Loyola University Chicago School of Law, JD 2024
On September 13, 2022, the United Nations General Assembly “UNGA” opened its 77th session in New York City. The UNGA is an international policy making organization made up of several Member States. Businesses and companies look towards developments from UNGA to implement procedures for sustainable practices that ensure their companies contribute to a healthy and sustainable environment and development. This article analyzes why and how companies need to emphasize the UN’s Sustainable Development Goals “SDGs” and how the compliance industry can hold companies accountable.
What are SDGs?
In 2015, the General Assembly established 17 Sustainable Development Goals after years of negotiations and an urgent call for action by UN Member States who recognized the economic and social justice gap between developing and developed countries. In 2015, Member States adopted The 2030 Agenda for Sustainable Development “the Agenda” to create an action plan to eradicate poverty and work on social justice issues like gender equality and environmental sustainability. The goal of the Agenda, outlined in subsection three of the Declaration, is to resolve these issues between now and 2030 through 169 targets related to these 17 goals. The 17 sustainable development goals are highlighted below:
- No poverty
- Zero hunger
- Good health and well-being
- Quality education
- Gender equality
- Clean water and sanitation
- Affordable and clean energy
- Decent work and economic growth
- Industry, innovation and infrastructure
- Reduced inequalities
- Sustainable cities and communities
- Responsible consumption and production
- Climate action
- Life below water
- Life on land
- Peace, justice and strong institutions
- Partnerships for the goals
Why SDGs should matter to corporations
Corporations are some of the biggest contributors to inequalities faced in the world, as many of their current practices lead to environmental damage and human rights violations. Various industries are associated with contributing to waste and excessive production and consumption. Several companies based in developed countries outsource labor to developing countries because of their cheap labor, which results in human rights violations, land use issues, and contamination of local resources.
As a result of these abuses, it is important for these corporations to pivot their business models to ensure they combat their contributions to such inequalities through the SDG model set out by the UN. However, a major challenge for corporations, according to Forbes and other business pundits, is that corporations need to move the needle faster to ensure change actually happens. As of now, corporations are heavily focused on “avoiding harm” by attempting to limit waste and reduce pollution. As a result, governments relay a lot of the burden to mitigate impacts of inequalities on corporations. Unfortunately, continuing business as usual will not result in achieving the goals set out by the Agenda by 2030. An article by the Harvard Business Review states that although 27 of the 50 largest U.S. companies explicitly claim to work on advancing SDGs, few of them are actually doing anything differently to advance the goals of the SDGs. Given how much corporations are contributing to global inequality, if no substantial changes are made, the state of our global economy and environment will continue to digress.

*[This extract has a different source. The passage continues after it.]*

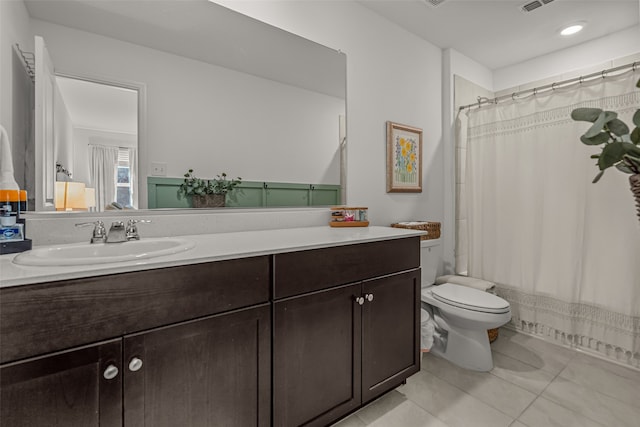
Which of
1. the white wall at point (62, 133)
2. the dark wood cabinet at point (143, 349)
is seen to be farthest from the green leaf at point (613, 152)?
the white wall at point (62, 133)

How the compliance industry can hold companies accountable
International corporations are the key to bridging the gap between developed and developing countries. Because many corporations operate globally and play a prominent role in our society today, these multinational enterprises need to step up their efforts towards reducing inequalities and environmental degradation. These multinational enterprises’ corporate compliance teams can help hold these corporations accountable.
Compliance teams can help corporations select a few SDGs to target rather than approaching all of them at once. Starting small and targeting certain goals will ensure that changes will be enacted. For example, companies that produce significant plastic waste can focus on SDG six, clean water and sanitation, with specific goals like changing the types of materials they use or by creating more sustainable systems of waste destruction over a span of a few months. Some may argue that these changes may result in time, effort, and money that companies do not have. However, it is important for companies to realize that these changes actually profit them more than the concerns cynics argue. Paul Polman, former CEO of Unilever, reported that meeting the SDGs offers a $12 trillion business opportunity. Consumers and workers also demand for these changes, as the impact of corporate human rights violations and environmental degradation effects everyone directly or indirectly.
The compliance industry has already started to implement some efforts towards working on SDGs by looking at their supply chains and finding ways to reduce waste and human trafficking. They are also seeking advice from outside counsel or consulting companies to report initiatives and monitor the changes over time. Incentive programs within companies have also proven successful at moving the needle. However, corporations need to do more to ensure that they are held accountable by listening to compliance officers and implementing suggested changes. Overall, it is the compliance industry that holds corporations accountable from the inside to ensure these goals are met to further the betterment of global society.